La Première ministre britannique Theresa May a signé, officiellement, le document actionnant officiellement le départ du Royaume-Uni de l’Union européenne (UE) que les conflits territoriaux commencent.

Les Britanniques et les Espagnols se sont longtemps disputés autour de la souveraineté du rocher de Gibraltar. La Grande-Bretagne a même évoqué la guerre des Malouines.

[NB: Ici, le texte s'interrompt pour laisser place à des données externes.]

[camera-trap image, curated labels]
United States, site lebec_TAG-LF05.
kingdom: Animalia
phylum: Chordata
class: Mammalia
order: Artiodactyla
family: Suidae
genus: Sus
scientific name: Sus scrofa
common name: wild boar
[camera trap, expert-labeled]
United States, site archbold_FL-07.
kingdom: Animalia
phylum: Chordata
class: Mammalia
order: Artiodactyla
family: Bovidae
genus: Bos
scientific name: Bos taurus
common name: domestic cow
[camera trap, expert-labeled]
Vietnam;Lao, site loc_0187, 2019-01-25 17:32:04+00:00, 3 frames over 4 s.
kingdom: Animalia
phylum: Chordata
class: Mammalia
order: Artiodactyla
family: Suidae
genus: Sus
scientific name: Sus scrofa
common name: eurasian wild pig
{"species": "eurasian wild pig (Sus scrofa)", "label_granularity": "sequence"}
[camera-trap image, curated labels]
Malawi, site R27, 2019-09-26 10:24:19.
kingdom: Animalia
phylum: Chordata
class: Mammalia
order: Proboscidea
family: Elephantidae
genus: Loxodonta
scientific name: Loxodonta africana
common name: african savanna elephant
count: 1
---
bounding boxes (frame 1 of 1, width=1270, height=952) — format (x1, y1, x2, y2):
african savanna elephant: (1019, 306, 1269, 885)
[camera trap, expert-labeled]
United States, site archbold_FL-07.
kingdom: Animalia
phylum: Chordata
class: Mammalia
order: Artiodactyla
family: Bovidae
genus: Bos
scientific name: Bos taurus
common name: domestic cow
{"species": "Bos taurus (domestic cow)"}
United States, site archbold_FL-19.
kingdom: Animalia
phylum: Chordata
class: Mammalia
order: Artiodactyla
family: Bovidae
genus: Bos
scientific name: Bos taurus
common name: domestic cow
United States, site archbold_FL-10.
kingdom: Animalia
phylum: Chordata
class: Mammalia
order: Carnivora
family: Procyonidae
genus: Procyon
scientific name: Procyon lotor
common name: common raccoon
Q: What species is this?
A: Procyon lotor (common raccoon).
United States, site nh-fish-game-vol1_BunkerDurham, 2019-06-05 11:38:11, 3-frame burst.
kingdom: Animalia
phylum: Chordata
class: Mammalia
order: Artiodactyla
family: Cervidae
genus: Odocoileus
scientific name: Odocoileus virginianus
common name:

Gibraltar n’a pas voté pour une sortie de l’Union Européenne, de plus, le rocher a prospéré en partie grâce à cette Union (tourisme, casinos, commerce de gros). Le président du Conseil Européen Tusk souligne que le statut de Gibraltar doit passer par des négociations UE-UK, c’est-à-dire entre l’Espagne et le Royaume-Uni

Une déclaration qui met le feu aux poudres entre les deux royaumes. Les autorités espagnoles profitent de l’occasion pour proposer une double souveraineté entre l’Espagne et le Royaume-Uni pour préserver les accords liant Gibraltar à l’UE.

Quid du Maroc ? 

Le destin de Gibraltar a souvent été mêlé à celui des enclaves de Sebta et Melilla. Dans les années 80, le roi Juan Carlos aurait même déclaré aux autorités britanniques: « Si l’Espagne récupère Gibraltar, le roi Hassan II demandera immédiatement le retour de Sebta et Melilla à l’autorité de Rabat ».

Actuellement, le Maroc ne peut réclamer Sebta et Mellilia face au dossier du Sahara et le statu-quo sur Gibraltar et les enclaves devraient se maintenir. En effet, se retrouver face à deux pays hostiles (Espagne/Algérie) et déclarer la guerre à un pays de l’OTAN serait un suicide programmé. Toutefois, l’Espagne sait que le Maroc dispose d’instruments de pressions pour le retour de l’enclave sous la souveraineté marocaine : la livraison d’eau et d’électricité, la migration subsaharienne etc.

En réalité, le Maroc a davantage intérêt à concentrer ses efforts pour un réglement définitif du problème du Sahara pour pouvoir venir avec ses conditions face à l’Espagne.

La crise de l’Ilot Leila a démontré que le Maroc disposait uniquement de deux soutiens européens : France et Portugal. Au niveau arabe, seul l’Algérie avait soutenu le colonisateur espagnol allant jusqu’à réclamer des sanctions contre le Maroc.